Bilimin Arka Yüzü – Adrian Berry

Britanyalı gazeteci ve yazar Adrian Berry’nin çoğunlukla derlemelerle oluşturduğu bir “popüler bilim kitabı”. Uzun yıllar boyunca The Daily Telegraph gazetesinde bilim muhabirliği ve sonrasında da bilim bölümünün editörlüğünü yapan Berry’nin kitabının Türkçe basımında yanıltıcı bir şekilde “Bilimin Arka Yüzü” gibi karanlık hikâyeler okuyacağınızı düşündürtecek bir isim tercih edilmiş ama orijinal adının da vurguladığı gibi büyük bir kısmı alıntılarla oluşturulmuş bir anekdotlar kitabı bu asıl olarak.
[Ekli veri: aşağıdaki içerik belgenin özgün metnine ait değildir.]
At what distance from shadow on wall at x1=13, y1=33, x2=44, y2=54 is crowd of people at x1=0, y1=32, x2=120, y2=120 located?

Adrian Berry çok farklı alanlardan derlediği yazılarla bilim tarihinde ve dünyasında bir geziye çıkarıyor okuyucuyu ve konuların uzmanından çok meraklı okuyuculara hitap ediyor bu kitapta.

Berry kitabının “dünyayı değiştiren buluş ve keşiflerle onları yapan insanların kimilerine ışık tuttuğunu” söylüyor ve derlemesinin oldukça kişisel olduğunu belirtiyor. İlk baskısı 1989 yılında yapılan kitap bizde TÜBİTAK’ın “Popüler Bilim Kitapları” dizisinden ve 1996 yılında yayımlanmış ilk kez ve dizinin çok satanlarından biri olmuş. Kitabı popüler kılan, derleme yazılarının ve bu yazıların konularının ilginçliği ve okuyucu yormayan bir kısalık ve derinlikte olmaları olsa gerek. Berry’nin adının kitabın yazarı olarak değil de orijinal baskıda olduğu gibi editörü olarak gösterilmesi çok daha doğru olurmuş; yazıların girişindeki kısa/çok kısa bölümler dışında kitapta “Giriş” bölümü hariç Berry’e ait bir yazı yok çünkü.

Matt Pritchett’ın -sayısı ne yazık ki çok az olan- esprili çizimlerinin yer aldığı kitabı Francis Bacon’dan mucitlere övgü olan bir alıntı ile açmış Berry: “Kentleri kuranların, yasa yapanların, ulusal kahramanların, zorbaların kökünü kazıyanların ve bütün bunlara benzeyen insanların bıraktıkları olumlu izler çok kısa sürer; buna karşılık mucitlerin eserleri daha şatafatsız, daha gösterişsizdir, ama izleri her yerde hissedilir ve sonsuza dek sürer.” Giriş yazısında “İnsanın dünya ile evren karşısındaki tutumu”nun tarihini anlatıyor ve keşiflerin dünyayı nasıl etkilediğinden söz ediyor kısaca Berry. Burada yer verdiği ve Romalı politikacı, yazar ve mühendis Julius Frontinus’e (MS 40 – MS 103) atfedilen bir söz üzerinden de icatların ve bilimin gideceği noktaların sınırsızlığını vurguluyor. “Savaş işleri ve makineleriyle ilgili hiçbir yeni fikre aldırmıyorum. İcatlar sınırlarına ulaştı. Geliştirilmeleri konusunda hiçbir umut göremiyorum.” demiş Frontinus ve oldukça da yanılmış bu iddialı kehaneti ile.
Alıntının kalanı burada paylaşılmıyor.